Ah, well ! this was the end of romance, and now began real life. Shall I say that in that life there were charms and graces that the romance knew nothing of? Yes, indeed; for, beautiful as it is to see a lad and a lassie love as only lads and lassies can love, there is a more beautiful picture still to behold an aged couple who have lived and loved through long years, whose love has withstood the test of time and been purified and made more precious in the fires of life’s trials.
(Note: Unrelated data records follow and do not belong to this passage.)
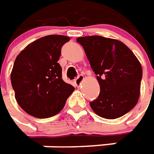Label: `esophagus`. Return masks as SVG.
Wrapping results in <instances>:
<instances>
[{"instance_id":"1","label":"esophagus","mask_w":154,"mask_h":154,"mask_svg":"<svg viewBox=\"0 0 154 154\" xmlns=\"http://www.w3.org/2000/svg\"><path fill=\"white\" fill-rule=\"evenodd\" d=\"M83 79H84L83 75H79V76L77 77V79L75 80V83H76V85H77V87H78V86H80V85L82 84Z\"/></svg>"}]
</instances>
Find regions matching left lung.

They see in their own children the return of days long, long gone by; and when they close their eyes upon this world, it is to enter into the renewed and eternal love and life of a brighter and a better world.
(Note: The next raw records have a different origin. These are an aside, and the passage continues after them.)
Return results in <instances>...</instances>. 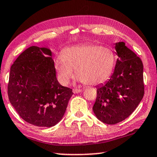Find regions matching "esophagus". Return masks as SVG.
<instances>
[{
	"label": "esophagus",
	"mask_w": 157,
	"mask_h": 157,
	"mask_svg": "<svg viewBox=\"0 0 157 157\" xmlns=\"http://www.w3.org/2000/svg\"><path fill=\"white\" fill-rule=\"evenodd\" d=\"M81 91H82V90H81V89H73V94H78V93L81 92Z\"/></svg>",
	"instance_id": "34e87169"
}]
</instances>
And here we leave ” Love in ye Olden Time,” and in doing so I can only say of every newly-wedded pair,

May life to them be like a summer river Where laughing ripples kissed by sunbeams dance, And reeds and rushes moved by soft winds quiver, Till Nature falls into a dreamy trance !

May life to them be like the clouds of even Lighted with all the splendor of the setting sun, When o’er the earth there comes the peace of heaven The blessed rest that crowns a work well done!

May life to them be like a song of glory Such as the joyous lark sings at heaven’s gate, Or victors tell in their glad thrilling story Of triumphs won upon the fields of fate!

And when that life shall reach the deep sea’s flowing, And earth’s bright day shall make its shadows long, May they rejoice in love’s warm, earnest glowing, While murmuring wavelets chant the evensong.